Hulu with Live TV and YouTube TV
Both Hulu with Live TV and YouTube TV give you access to ABC, ESPN/ESPN2, and TNT, though as with other services, the exact channel lineup varies by market. But only YouTube TV offers NBA TV, making its slightly higher monthly price—$65 per month compared to Hulu with Live TV’s $55 subscription—worth the expense for hoops fans. With only the one channel package, though, you don’t get the customizability of Sling TV or AT&T TV Now, so keep that in mind if you plan to use your subscription beyond basketball season.
FuboTV recently added ABC and the ESPN channels to both its Family and Elite bundles. Unfortunately, it also dropped TNT, and earlier in the year, Fox Regional Sports networks. If you’re a fan of the Kings, Warriors, Lakers, or Clippers, you might want to opt for the $80-per-month Elite package as it also includes regional networks NBC Sports Bay Area and NBC Sports California. You can add NBA TV by purchasing the Sports Plus add-on for an extra $11 per month.
NBA League Pass
If you’re truly hardcore for the hardwood, you should consider a subscription to NBA League Pass, the league’s official streaming service. For $200 a year or $29 per month, you can watch every live out-of-market game that isn’t being broadcast nationally on one of the four networks we’ve mentioned.
A League Pass subscription allows you to watch up to four games at once in HD, and it works on computers, tablets, smartphones, and streaming devices. Games originally broadcast on ESPN, TNT, and ABC are available 24 hours after completion in the video archives. You also get anytime access to a curated selection of “classic” games.
For $250 a year or $40 per month, you can upgrade to NBA League Pass Premium, which adds an in-arena stream during game breaks.
NBA Team Pass
Two bills is a big investment if you only want to follow your favorite team. NBA Team Pass is one less-expensive alternative. For $120 a year or $18 per month, you get access to all your squad’s local broadcasts for both home and away games.
The rub is that NBA blackout rules still apply. If you live in your team’s “home” market—a Warriors fan residing in the Bay Area, for example—you still won’t be able to watch their games even with a Team Pass subscription (this goes for League Pass as well).
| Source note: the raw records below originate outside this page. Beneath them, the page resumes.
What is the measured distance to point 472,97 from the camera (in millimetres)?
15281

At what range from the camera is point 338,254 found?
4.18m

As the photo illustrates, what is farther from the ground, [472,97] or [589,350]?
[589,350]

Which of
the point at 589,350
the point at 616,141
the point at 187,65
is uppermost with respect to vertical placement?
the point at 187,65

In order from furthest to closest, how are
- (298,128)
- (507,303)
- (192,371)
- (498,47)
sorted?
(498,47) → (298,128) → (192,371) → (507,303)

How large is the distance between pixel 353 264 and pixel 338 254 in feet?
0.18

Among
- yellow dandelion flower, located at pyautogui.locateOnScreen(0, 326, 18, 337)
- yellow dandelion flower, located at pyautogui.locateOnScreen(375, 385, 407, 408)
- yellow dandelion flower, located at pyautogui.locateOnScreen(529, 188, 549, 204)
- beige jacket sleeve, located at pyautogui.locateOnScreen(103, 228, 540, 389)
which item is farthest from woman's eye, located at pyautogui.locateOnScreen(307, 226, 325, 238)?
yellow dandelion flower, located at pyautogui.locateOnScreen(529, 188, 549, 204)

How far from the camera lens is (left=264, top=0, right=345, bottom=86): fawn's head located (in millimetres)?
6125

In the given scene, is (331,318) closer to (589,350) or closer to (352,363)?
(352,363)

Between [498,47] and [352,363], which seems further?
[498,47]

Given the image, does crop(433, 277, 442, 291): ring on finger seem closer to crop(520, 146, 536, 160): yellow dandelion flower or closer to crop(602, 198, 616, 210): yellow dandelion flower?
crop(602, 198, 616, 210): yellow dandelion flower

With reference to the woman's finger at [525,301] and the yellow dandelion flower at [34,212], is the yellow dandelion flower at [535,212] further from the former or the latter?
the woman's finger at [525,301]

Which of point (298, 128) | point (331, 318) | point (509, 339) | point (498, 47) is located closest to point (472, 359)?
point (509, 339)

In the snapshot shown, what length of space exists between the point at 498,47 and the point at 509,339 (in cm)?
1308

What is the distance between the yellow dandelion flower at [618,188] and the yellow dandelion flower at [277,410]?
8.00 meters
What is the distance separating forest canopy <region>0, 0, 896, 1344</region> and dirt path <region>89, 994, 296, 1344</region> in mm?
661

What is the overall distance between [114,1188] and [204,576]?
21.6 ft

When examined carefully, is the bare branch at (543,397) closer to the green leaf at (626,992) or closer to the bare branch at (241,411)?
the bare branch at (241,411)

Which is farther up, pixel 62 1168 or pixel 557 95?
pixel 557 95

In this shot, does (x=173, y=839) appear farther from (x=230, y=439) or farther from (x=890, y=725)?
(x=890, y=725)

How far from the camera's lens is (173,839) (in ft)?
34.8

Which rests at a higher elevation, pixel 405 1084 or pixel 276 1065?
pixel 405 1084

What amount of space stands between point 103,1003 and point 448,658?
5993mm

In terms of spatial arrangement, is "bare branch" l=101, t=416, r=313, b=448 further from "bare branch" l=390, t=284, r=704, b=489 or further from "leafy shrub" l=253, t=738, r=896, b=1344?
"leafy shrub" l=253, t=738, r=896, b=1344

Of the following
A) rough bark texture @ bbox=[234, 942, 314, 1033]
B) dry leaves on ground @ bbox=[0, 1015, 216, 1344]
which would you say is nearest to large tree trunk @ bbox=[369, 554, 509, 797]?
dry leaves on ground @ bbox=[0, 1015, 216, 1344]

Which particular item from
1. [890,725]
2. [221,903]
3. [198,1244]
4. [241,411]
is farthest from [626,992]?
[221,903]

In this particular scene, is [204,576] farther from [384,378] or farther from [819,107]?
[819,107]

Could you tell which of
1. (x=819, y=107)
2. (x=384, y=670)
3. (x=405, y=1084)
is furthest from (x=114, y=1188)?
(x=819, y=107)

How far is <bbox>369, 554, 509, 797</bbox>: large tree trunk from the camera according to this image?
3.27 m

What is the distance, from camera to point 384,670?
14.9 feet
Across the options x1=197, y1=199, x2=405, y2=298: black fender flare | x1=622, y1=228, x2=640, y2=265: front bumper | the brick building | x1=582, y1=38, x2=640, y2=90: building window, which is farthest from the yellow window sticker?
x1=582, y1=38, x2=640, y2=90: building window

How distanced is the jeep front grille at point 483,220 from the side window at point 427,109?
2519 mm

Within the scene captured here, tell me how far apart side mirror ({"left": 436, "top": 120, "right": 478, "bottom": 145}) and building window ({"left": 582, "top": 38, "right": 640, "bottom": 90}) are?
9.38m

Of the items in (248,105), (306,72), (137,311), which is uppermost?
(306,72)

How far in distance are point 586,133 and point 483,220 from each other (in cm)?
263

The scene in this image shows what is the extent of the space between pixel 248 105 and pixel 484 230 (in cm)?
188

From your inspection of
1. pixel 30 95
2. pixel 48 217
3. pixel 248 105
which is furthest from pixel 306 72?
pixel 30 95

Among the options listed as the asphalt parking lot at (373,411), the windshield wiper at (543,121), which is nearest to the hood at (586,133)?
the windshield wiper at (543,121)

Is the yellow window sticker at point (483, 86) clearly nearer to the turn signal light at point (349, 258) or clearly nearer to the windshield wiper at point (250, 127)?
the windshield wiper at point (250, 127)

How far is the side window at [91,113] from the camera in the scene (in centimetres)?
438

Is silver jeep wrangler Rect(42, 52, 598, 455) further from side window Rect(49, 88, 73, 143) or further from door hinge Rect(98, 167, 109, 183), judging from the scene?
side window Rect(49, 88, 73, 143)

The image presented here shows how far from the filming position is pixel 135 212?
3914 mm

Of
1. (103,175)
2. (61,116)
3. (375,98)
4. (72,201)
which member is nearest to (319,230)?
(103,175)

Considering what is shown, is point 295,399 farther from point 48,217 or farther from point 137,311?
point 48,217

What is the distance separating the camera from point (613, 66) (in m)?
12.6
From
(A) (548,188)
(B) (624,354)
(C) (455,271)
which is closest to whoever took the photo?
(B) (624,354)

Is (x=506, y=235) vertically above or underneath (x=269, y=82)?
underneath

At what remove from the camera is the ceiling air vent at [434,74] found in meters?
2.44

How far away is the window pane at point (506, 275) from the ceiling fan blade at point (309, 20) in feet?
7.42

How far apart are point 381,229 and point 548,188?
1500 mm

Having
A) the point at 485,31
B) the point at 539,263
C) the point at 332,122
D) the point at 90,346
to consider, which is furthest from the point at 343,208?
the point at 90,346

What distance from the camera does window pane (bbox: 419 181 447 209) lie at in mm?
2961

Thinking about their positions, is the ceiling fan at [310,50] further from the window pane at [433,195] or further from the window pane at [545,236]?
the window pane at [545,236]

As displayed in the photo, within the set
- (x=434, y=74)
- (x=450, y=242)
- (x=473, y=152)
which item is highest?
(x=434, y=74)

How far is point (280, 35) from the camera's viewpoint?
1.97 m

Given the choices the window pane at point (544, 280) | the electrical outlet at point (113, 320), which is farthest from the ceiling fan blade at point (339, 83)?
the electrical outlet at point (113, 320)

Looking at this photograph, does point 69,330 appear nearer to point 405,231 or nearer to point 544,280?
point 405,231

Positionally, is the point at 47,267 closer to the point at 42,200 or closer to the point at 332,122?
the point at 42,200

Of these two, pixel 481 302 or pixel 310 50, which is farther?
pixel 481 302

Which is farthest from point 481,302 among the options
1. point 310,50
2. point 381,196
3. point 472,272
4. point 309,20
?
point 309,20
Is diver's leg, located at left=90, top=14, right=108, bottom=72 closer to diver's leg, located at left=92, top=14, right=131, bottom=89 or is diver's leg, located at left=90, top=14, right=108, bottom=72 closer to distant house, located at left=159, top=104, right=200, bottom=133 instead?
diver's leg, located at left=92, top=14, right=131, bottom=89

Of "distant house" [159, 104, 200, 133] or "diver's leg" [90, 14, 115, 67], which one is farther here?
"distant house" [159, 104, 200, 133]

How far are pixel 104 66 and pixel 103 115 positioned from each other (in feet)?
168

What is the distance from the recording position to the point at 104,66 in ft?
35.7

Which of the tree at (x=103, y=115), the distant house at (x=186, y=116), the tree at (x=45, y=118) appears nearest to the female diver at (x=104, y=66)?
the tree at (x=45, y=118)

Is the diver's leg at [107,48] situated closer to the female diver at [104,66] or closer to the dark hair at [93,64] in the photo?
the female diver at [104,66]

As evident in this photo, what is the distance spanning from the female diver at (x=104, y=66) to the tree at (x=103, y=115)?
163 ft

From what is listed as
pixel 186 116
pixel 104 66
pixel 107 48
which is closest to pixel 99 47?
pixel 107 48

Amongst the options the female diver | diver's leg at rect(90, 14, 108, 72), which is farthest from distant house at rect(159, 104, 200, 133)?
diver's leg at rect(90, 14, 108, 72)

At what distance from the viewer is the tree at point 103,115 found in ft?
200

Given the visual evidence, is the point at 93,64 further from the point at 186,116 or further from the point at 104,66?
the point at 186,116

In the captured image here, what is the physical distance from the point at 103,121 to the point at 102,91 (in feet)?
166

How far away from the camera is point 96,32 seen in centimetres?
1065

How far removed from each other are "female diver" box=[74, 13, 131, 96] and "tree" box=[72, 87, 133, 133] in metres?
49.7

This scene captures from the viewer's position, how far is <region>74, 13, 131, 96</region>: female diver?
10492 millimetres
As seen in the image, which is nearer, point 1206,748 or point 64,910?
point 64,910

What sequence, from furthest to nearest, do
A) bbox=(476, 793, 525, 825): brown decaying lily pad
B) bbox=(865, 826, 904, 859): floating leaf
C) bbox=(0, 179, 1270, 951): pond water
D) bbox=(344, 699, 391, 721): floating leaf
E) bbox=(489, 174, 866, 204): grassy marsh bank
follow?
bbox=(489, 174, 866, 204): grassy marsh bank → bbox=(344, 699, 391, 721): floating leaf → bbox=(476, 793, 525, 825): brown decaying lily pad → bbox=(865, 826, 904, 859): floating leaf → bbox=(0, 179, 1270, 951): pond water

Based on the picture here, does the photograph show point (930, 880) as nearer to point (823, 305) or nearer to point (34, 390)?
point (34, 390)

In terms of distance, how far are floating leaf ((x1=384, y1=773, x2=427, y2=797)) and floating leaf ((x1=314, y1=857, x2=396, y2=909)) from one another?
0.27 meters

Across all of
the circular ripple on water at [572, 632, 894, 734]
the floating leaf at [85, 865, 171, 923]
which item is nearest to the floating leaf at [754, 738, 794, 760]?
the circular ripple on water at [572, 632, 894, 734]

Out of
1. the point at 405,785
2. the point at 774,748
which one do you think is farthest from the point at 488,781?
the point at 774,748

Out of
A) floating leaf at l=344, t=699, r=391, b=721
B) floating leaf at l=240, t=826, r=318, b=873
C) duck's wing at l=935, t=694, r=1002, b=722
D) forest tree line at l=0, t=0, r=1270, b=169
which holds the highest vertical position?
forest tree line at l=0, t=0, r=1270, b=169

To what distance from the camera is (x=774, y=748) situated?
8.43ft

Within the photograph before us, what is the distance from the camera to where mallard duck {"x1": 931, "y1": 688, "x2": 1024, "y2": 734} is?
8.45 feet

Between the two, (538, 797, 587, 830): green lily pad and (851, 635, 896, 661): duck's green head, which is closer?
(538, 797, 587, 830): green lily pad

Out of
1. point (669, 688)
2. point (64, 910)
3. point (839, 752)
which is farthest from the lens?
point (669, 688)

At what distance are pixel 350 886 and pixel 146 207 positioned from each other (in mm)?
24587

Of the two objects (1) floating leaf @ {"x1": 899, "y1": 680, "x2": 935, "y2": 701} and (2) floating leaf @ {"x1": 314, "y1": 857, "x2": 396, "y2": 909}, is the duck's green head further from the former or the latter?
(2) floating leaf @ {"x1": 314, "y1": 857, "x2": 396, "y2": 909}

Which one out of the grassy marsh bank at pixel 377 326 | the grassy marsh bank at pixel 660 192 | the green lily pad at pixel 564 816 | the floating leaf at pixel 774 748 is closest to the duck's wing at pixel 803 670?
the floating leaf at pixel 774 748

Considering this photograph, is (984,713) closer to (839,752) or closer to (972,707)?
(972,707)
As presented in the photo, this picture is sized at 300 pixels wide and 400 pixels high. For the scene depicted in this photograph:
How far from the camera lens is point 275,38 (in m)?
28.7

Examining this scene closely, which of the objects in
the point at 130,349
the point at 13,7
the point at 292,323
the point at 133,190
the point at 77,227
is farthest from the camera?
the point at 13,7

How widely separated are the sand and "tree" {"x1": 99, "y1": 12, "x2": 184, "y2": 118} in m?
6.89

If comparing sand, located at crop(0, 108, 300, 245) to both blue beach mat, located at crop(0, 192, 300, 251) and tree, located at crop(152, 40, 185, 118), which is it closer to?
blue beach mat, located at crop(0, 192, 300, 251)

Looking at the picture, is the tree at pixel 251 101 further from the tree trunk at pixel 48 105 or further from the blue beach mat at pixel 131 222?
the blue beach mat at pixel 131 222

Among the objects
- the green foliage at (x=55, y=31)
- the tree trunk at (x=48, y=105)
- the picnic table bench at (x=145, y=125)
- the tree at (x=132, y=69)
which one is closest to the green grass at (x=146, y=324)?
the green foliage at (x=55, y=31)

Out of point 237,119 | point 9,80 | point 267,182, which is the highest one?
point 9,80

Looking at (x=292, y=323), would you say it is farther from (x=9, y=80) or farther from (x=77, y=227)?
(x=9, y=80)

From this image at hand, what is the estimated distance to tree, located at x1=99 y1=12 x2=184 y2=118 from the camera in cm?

Your team’s home market, however, isn’t necessarily defined by your town’s city limits.
In the NBA’s own words, the league determines blackout zones “using zip code (if watching via a satellite television provider), a combination of zip code and cable system distribution territory (if watching via a cable television provider), or by the IP address associated with your internet connection or your mobile device’s GPS coordinates.”
What that means is this isn’t a cord-cutting option for everyone. The only way to be sure of your situation is to enter your zip code in the Blackout Notice in the middle of this page before you sign up for one of the NBA subscriptions.
NBA streaming is still 50-50 ball
Streaming live NBA games continues to be a mixed bag for cord-cutters. The availability of national broadcasts through streaming services gives you a courtside seat for some of the biggest matchups of the season. But local fanbases who want to follow their team continue to be left on the bench, for the most part. Until streaming options for regional sports networks become more widely available, you might want to dust off your radio.